[Data entries]
[Begin]

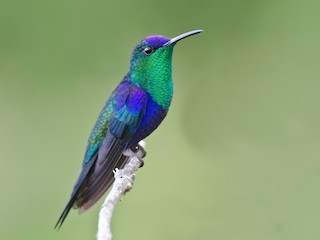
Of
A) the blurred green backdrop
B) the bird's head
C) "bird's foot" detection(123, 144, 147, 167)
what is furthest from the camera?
the blurred green backdrop

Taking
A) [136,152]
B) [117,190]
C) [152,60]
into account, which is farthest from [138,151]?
[117,190]

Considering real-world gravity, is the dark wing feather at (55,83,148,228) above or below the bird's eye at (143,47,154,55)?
below

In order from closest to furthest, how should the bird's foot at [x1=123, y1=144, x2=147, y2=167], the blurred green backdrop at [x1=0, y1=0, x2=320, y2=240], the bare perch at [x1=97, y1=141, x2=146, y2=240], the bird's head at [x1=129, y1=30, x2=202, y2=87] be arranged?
the bare perch at [x1=97, y1=141, x2=146, y2=240] → the bird's head at [x1=129, y1=30, x2=202, y2=87] → the bird's foot at [x1=123, y1=144, x2=147, y2=167] → the blurred green backdrop at [x1=0, y1=0, x2=320, y2=240]

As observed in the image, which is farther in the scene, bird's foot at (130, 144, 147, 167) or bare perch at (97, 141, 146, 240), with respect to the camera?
bird's foot at (130, 144, 147, 167)

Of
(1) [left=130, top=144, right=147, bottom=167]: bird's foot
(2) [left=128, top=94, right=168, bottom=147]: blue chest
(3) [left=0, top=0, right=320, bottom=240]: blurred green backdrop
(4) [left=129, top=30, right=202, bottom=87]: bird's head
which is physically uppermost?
(4) [left=129, top=30, right=202, bottom=87]: bird's head

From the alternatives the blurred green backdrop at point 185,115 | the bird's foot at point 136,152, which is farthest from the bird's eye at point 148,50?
the blurred green backdrop at point 185,115

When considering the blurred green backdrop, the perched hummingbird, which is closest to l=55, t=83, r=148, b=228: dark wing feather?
the perched hummingbird

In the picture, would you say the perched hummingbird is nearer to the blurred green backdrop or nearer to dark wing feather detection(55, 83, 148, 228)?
dark wing feather detection(55, 83, 148, 228)
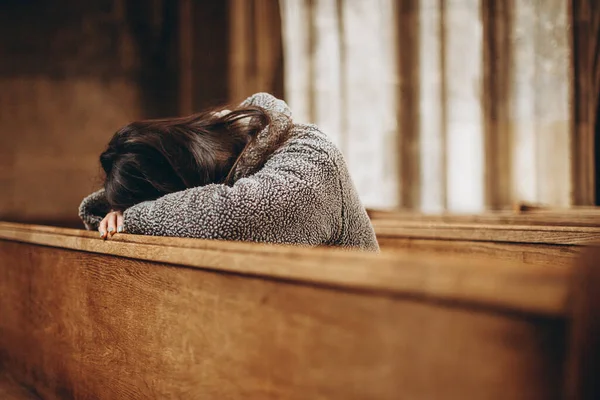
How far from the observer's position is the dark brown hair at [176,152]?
3.84 ft

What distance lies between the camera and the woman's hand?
1174mm

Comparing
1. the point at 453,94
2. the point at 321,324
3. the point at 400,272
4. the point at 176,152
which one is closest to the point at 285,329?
the point at 321,324

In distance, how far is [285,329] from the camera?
2.24 feet

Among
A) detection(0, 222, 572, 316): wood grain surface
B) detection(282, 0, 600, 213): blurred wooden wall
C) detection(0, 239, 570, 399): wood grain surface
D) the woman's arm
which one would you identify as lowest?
detection(0, 239, 570, 399): wood grain surface

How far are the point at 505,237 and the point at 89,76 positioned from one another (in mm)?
4075

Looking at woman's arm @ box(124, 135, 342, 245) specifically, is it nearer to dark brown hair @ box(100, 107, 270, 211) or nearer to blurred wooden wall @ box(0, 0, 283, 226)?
dark brown hair @ box(100, 107, 270, 211)

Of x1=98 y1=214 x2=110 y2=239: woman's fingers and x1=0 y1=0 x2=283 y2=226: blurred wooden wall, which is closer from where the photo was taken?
x1=98 y1=214 x2=110 y2=239: woman's fingers

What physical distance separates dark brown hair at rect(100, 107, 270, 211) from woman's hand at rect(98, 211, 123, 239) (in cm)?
4

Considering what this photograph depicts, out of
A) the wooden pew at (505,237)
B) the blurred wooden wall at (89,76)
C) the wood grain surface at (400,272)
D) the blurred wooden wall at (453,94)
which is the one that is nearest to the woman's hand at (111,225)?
the wood grain surface at (400,272)

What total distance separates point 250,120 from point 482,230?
2.27ft

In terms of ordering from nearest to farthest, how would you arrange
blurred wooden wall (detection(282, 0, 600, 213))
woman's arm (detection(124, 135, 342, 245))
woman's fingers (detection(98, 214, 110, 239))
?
1. woman's arm (detection(124, 135, 342, 245))
2. woman's fingers (detection(98, 214, 110, 239))
3. blurred wooden wall (detection(282, 0, 600, 213))

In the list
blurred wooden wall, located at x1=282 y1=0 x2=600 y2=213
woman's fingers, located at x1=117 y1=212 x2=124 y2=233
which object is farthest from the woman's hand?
blurred wooden wall, located at x1=282 y1=0 x2=600 y2=213

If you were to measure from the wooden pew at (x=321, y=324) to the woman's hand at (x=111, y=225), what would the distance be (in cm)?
2

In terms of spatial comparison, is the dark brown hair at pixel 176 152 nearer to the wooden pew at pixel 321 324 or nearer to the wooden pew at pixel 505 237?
the wooden pew at pixel 321 324
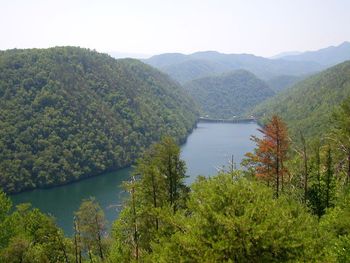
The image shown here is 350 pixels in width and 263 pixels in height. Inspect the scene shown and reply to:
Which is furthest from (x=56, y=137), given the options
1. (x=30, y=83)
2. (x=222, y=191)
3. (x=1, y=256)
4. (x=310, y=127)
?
(x=222, y=191)

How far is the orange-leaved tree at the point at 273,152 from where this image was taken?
38688mm

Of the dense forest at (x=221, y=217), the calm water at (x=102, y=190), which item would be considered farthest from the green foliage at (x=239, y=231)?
the calm water at (x=102, y=190)

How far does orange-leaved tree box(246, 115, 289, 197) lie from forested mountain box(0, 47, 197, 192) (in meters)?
93.0

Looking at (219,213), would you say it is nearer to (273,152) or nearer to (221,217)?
(221,217)

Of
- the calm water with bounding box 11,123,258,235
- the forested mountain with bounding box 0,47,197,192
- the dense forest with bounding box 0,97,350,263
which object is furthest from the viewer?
the forested mountain with bounding box 0,47,197,192

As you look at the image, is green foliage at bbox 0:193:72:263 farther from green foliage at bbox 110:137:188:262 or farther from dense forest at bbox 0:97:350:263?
green foliage at bbox 110:137:188:262

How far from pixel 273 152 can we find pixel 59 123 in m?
127

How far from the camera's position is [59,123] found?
512ft

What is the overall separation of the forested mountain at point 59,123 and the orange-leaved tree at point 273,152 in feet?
305

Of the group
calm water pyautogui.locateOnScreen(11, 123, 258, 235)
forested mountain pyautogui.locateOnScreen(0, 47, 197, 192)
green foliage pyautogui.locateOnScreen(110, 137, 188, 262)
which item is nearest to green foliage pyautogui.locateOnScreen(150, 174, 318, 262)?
green foliage pyautogui.locateOnScreen(110, 137, 188, 262)

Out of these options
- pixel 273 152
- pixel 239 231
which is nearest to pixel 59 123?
pixel 273 152

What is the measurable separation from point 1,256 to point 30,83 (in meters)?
139

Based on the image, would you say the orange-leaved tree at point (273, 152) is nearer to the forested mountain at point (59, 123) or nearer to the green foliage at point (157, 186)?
the green foliage at point (157, 186)

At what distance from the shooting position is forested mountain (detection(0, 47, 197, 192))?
13188 centimetres
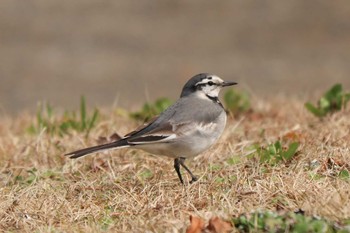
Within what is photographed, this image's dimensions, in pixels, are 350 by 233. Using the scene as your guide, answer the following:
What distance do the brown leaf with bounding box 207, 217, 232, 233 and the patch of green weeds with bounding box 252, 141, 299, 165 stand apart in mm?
1761

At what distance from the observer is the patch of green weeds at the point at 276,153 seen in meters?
7.02

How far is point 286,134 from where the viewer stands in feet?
26.5

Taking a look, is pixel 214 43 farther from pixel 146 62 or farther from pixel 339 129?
pixel 339 129

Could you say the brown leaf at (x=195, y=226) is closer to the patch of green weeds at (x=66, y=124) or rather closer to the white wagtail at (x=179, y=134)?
the white wagtail at (x=179, y=134)

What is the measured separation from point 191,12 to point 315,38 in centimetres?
341

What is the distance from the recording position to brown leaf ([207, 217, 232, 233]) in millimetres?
5219

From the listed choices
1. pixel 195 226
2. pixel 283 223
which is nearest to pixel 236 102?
pixel 195 226

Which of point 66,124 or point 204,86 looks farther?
point 66,124

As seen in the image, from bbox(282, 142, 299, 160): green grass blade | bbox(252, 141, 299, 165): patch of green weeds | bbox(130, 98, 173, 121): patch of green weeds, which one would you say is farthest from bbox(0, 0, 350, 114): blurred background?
bbox(282, 142, 299, 160): green grass blade

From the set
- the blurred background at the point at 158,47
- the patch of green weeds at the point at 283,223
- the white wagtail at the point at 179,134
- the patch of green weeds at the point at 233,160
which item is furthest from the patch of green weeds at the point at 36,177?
the blurred background at the point at 158,47

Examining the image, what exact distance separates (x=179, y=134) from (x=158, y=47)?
1370cm

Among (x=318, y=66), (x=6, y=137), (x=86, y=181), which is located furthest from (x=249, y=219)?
(x=318, y=66)

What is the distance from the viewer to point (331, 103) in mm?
8805

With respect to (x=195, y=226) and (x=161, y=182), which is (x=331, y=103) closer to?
(x=161, y=182)
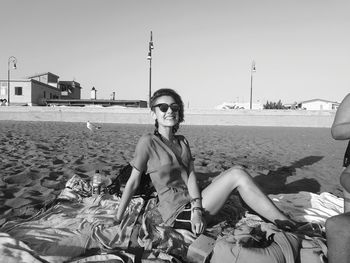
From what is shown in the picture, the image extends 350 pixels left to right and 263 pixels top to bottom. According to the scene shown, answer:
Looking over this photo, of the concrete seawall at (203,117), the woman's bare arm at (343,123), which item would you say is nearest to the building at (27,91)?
the concrete seawall at (203,117)

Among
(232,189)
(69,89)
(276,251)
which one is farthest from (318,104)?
(276,251)

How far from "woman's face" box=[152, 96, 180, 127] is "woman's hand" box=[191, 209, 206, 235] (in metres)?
0.89

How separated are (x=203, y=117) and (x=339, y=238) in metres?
24.0

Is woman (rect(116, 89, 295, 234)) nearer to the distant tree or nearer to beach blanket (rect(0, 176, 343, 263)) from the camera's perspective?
beach blanket (rect(0, 176, 343, 263))

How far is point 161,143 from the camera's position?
10.7 feet

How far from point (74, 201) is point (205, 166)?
3147 mm

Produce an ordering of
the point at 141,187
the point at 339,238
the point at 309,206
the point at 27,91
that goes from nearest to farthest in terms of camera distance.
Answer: the point at 339,238, the point at 141,187, the point at 309,206, the point at 27,91

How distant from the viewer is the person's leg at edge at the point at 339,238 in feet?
6.43

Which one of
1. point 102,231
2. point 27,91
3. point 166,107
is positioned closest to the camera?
point 102,231

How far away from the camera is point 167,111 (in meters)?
3.35

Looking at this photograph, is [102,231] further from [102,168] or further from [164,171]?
[102,168]

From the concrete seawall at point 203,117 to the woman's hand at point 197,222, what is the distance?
22.1m

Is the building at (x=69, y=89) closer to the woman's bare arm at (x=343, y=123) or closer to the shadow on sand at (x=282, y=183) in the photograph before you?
the shadow on sand at (x=282, y=183)

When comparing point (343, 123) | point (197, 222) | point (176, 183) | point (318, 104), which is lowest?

[End]

**What to produce**
Starting with the line containing "How distant from" and continuing through the end of the entries, reproduce the lines with "concrete seawall" changed to "stone seawall", leaving all other text unaltered.

**Completed task**
How distant from the viewer is the person's leg at edge at the point at 339,238 in feet?
6.43

Which one of
1. point 102,231
2. point 27,91
3. point 166,107
is positioned closest to the camera?
point 102,231

How far away from the camera is point 167,111 (in meters)?
3.35

Looking at this photograph, is [102,231] further from [102,168] or further from [164,171]?
[102,168]

From the stone seawall at point 203,117 to the woman's hand at point 197,222, what is the distance?
22.1m

Is the building at (x=69, y=89) closer to the woman's bare arm at (x=343, y=123) or closer to the shadow on sand at (x=282, y=183) in the photograph before you?
the shadow on sand at (x=282, y=183)

When comparing point (343, 123) | point (197, 222) | point (176, 183) | point (318, 104), which is lowest?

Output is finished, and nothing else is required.